Mr. Caniglia returned for his ride, sparked a second spat, it is undetermined if the coffee cup mug dispute remained at the center of the discord or if there was a different subject for round two of discord. This time, Mrs. Caniglia departed to spend the night at the Econo Lodge Hotel. When Mrs. Caniglia spoke to Mr. Caniglia by telephone that evening, he sounded upset and “[a] little” angry. Must have been a very special coffee mug.

Mrs. Caniglia spent the night at this hotel because she thought her husband Edward Caniglia was homicidal or suicidal.

The next morning, Mrs. Caniglia had breakfast at the Scrambler Restaurant but was unable to reach her husband by telephone.

Mrs. Caniglia ate breakfast here at the Scramblers Restaurant, 2 Greenville Avenue, Johnstown, Rhode Island.  Thereafter she met the officers in the parking lot.

Concerned that he might have committed suicide or otherwise harmed himself, she called the Cranston Police Department (CPD) on a non-emergency line and asked that an officer accompany her to the residence. Mrs. Caniglia said that her husband was depressed and that she was “worried for him.” She also said that she was concerned “about what [she] would find” when she returned home.

Soon thereafter, Officer John Mastrati met with Mrs. Caniglia. She recounted her arguments with the Mr. Caniglia the previous day, his disturbing behavior and statements, and her subsequent concealment of the magazine. At some point during this discussion, Mrs. Caniglia mentioned that the handgun her husband produced the previous day had not been loaded. The record contains conflicting evidence about whether Mrs. Caniglia told the officers that Mr. Caniglia brought out the magazine in addition to the unloaded handgun. Although Mrs. Caniglia made clear that she was not concerned for her own safety, she stressed that, based on her fear that her husband might have committed suicide, she was “afraid of what [she] would find when [she] got home.”

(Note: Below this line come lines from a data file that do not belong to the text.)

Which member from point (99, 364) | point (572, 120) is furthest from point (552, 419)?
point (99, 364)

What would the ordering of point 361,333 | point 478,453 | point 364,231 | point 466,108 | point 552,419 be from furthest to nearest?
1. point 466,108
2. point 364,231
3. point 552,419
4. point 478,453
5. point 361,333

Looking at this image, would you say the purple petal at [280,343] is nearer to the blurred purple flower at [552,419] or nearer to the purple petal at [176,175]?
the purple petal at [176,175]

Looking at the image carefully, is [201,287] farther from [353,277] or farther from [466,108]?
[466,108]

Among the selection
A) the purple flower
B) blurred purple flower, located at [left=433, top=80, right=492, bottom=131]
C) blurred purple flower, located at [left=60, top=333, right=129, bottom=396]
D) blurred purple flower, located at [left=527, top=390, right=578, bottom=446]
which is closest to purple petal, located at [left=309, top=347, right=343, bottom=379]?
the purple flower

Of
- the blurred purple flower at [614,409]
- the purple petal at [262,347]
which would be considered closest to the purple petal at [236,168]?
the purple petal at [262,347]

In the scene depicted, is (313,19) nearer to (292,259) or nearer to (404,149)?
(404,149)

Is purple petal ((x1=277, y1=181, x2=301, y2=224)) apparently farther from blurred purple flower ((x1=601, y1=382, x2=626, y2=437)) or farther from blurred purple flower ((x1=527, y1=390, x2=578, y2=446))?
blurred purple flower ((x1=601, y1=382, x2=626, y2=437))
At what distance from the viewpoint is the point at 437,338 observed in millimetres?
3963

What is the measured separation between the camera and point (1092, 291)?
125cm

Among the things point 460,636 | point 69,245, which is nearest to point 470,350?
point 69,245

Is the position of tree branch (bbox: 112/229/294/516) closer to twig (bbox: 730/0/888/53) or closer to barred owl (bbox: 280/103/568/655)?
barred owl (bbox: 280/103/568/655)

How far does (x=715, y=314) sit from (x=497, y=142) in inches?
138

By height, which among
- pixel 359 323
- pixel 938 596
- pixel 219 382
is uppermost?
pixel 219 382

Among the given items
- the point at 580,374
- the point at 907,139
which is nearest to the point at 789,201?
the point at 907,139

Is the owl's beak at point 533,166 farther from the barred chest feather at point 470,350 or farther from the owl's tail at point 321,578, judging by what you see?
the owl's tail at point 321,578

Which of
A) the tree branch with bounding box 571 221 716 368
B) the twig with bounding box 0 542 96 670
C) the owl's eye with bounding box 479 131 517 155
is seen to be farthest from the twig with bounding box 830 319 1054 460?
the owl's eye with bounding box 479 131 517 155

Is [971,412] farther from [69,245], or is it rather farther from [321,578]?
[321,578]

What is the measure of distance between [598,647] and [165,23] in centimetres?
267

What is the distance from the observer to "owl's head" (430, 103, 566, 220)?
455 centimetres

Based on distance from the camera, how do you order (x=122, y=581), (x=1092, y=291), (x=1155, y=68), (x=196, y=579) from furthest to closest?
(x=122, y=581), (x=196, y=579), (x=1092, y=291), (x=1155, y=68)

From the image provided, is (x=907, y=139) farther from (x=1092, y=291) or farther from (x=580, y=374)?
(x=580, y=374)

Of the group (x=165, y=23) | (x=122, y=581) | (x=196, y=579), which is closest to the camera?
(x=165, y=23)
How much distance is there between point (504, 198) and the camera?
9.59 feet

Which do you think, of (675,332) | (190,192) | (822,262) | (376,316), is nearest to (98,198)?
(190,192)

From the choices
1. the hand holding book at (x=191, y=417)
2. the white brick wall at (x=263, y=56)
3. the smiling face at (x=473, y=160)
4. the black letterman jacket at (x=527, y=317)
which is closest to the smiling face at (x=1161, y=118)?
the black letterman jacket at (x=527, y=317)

Officer Mastrati then called Mr. Caniglia, who said that he was willing to speak with the police in person. By this time, Sergeant Brandon Barth and Officer Wayne Russell and Officer Austin Smith had arrived on the scene. The four officers went to the residence and spoke with Mr. Caniglia on the back porch while Mrs. Caniglia waited in her car. Mr. Caniglia corroborated Mrs. Caniglia account, stating that he brought out the firearm and asked his wife to shoot him because he was “sick of the arguments” and “couldn’t take it anymore.” When the officers asked him about his mental health, he told them “that was none of their business” but denied that he was suicidal. Officer Mastrati subsequently reported that the Mr. Caniglia “appeared normal” during this encounter, and Officer Russell described Mr. Caniglia’s demeanor as calm and cooperative. This appraisal, though, was not unanimous: Sergeant Barth thought the plaintiff seemed somewhat “[a]gitated” and “angry,” and Mrs. Caniglia noted that he became “very upset” with her for involving the police.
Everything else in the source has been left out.